Future App Work - User Stories

  • As a user, I want to know if the app recommendations will make me more money than the off-the-shelf LendingClub/Prosper recommendations.
  • As a user, I want all new listings to be featured in the recommendation set so that my investment decision is based on recent updates.
  • As a user, I want to be able to filter by loan purpose so that I can curate a mission-driven loan set.
  • As a user, I want to visually see how the each set (1. filtered out set, 2. filtered in set, 3. recommendation set, 4. all listed loans) is diversified across loan purposes, LC/Prosper Risk Grades, Payment Period End Dates, Weighted Average Time Elapsed/Time Left, Weighted Average Probability of Loan Default, Credit Scores, Occupations, Interest Rates, Weighted Average/Effective Interest Rate.

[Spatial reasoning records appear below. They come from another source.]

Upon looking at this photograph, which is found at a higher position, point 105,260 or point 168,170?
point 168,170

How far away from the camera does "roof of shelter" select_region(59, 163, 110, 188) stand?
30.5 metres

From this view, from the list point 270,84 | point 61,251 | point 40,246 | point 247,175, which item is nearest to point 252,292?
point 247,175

  • As a power user/data scientist/developer, I want see a python code output that I can use to execute my own orders based off of the recommendation set to reduce manual allocation time.
  • As a user, I want to compare how the LendingClub/Prosper Marketplace quotes interest rates over time vs. the federal funds rates over time to see how they correlate and how P2P lending depends on the central bank/greater economy.